[Task directions]:
Which rows below contain the word "space", with case counting? Gather each of those rows in full.

━━━━━━━━━━━━━━━━━━━━━━━━━━━━━━

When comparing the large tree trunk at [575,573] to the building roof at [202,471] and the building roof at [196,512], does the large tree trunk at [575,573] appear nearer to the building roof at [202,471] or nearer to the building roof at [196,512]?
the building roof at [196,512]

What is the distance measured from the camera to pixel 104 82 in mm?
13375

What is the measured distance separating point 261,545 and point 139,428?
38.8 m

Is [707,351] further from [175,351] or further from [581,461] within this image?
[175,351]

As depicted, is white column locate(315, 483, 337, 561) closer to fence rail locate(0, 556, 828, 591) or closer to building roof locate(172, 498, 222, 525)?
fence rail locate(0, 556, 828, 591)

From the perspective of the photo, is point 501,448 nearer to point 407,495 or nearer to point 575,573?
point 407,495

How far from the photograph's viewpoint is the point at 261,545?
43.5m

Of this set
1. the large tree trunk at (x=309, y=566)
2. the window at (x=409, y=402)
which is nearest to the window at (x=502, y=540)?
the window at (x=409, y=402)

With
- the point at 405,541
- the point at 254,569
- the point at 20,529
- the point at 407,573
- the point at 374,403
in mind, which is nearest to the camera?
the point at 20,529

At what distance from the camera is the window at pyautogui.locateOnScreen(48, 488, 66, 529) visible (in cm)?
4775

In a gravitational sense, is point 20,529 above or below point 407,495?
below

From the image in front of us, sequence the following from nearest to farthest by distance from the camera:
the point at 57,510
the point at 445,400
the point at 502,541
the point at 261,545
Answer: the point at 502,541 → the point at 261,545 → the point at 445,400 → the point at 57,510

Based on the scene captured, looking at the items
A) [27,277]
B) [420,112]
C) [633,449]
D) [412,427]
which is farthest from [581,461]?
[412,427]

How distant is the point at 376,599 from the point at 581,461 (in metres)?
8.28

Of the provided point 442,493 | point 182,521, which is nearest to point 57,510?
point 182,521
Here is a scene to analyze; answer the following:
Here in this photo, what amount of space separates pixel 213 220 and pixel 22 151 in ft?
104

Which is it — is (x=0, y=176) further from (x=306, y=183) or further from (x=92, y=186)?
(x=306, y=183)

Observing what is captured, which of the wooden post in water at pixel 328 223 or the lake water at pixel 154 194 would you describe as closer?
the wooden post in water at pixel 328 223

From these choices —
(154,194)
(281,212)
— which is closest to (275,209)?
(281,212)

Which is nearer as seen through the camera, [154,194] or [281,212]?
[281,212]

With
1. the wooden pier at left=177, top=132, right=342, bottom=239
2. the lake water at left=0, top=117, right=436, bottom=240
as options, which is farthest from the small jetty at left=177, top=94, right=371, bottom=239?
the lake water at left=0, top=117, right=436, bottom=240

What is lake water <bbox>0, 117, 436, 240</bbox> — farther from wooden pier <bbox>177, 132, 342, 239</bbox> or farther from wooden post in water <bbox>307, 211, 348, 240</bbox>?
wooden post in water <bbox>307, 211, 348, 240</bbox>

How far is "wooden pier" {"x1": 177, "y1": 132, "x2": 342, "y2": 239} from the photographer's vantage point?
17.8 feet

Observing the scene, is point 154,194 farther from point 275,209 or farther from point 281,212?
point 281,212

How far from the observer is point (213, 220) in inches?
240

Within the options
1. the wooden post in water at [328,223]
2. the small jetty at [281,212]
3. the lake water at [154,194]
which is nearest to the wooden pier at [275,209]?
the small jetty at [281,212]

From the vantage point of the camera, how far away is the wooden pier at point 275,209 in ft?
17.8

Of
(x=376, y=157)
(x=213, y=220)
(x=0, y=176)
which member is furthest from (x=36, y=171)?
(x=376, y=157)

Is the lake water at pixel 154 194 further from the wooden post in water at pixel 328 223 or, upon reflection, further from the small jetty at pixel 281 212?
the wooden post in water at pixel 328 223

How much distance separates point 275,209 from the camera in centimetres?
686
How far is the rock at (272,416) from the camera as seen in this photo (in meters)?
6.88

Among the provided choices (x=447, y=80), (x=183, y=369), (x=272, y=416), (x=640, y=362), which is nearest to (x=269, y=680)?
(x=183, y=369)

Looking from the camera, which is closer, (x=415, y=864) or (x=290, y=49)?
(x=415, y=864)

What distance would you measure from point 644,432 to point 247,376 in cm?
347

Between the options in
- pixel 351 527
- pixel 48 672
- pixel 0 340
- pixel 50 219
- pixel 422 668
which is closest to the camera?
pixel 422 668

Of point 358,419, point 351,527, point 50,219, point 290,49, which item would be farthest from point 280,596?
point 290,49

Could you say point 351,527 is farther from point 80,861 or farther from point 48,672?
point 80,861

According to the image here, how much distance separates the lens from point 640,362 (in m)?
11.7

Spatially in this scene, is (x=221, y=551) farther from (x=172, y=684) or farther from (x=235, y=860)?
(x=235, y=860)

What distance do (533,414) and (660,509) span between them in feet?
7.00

━━━━━━━━━━━━━━━━━━━━━━━━━━━━━━

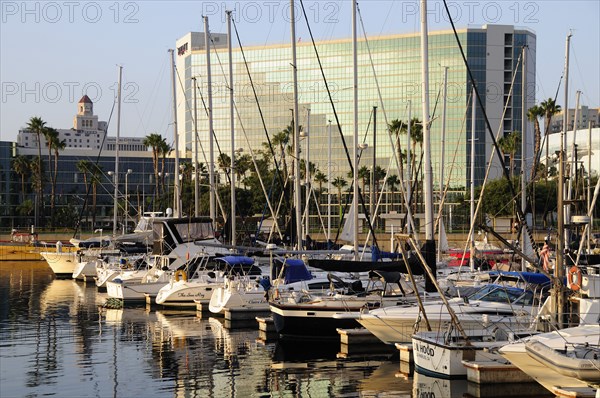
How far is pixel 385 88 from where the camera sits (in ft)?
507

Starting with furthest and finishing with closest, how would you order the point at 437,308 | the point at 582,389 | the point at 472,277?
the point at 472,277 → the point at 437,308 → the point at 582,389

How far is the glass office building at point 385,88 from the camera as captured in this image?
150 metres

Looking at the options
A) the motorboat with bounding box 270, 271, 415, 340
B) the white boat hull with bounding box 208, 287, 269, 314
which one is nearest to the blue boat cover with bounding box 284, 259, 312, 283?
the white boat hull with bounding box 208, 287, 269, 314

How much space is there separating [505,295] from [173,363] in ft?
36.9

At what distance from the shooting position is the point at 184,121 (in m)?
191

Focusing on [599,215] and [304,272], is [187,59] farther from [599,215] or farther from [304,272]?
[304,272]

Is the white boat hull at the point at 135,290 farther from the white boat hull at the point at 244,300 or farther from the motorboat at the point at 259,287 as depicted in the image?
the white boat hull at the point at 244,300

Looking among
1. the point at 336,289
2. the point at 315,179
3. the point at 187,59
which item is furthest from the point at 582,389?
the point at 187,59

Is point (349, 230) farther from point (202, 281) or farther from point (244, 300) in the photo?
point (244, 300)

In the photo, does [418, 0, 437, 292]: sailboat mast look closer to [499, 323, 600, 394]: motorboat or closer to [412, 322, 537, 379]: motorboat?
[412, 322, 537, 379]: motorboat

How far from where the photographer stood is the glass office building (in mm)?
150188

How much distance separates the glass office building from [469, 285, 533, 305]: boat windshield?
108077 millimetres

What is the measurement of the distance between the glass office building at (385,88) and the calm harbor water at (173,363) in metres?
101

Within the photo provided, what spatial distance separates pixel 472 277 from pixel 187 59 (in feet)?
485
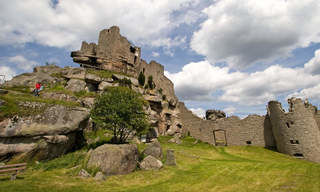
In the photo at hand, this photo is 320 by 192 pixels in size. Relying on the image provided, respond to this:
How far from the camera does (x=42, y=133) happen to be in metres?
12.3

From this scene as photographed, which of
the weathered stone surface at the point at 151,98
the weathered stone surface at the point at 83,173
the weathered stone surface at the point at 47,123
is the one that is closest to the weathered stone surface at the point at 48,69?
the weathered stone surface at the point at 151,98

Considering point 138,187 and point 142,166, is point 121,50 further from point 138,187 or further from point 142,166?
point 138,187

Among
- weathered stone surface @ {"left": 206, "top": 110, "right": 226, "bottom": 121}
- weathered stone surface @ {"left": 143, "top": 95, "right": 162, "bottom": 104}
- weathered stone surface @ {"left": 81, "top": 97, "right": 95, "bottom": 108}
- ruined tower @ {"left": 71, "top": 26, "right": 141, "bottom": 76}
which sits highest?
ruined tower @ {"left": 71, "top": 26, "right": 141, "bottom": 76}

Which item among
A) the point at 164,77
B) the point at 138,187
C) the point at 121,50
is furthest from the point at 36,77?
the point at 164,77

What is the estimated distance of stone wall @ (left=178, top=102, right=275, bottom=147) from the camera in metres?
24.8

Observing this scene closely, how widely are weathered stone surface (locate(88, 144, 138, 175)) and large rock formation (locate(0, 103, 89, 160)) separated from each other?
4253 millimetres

━━━━━━━━━━━━━━━━━━━━━━━━━━━━━━

[Exercise response]:
Here in this photo, what amount of space separates pixel 213 220 and pixel 22 151 in ft?
How much space is there separating [505,295] from [173,363] in ft?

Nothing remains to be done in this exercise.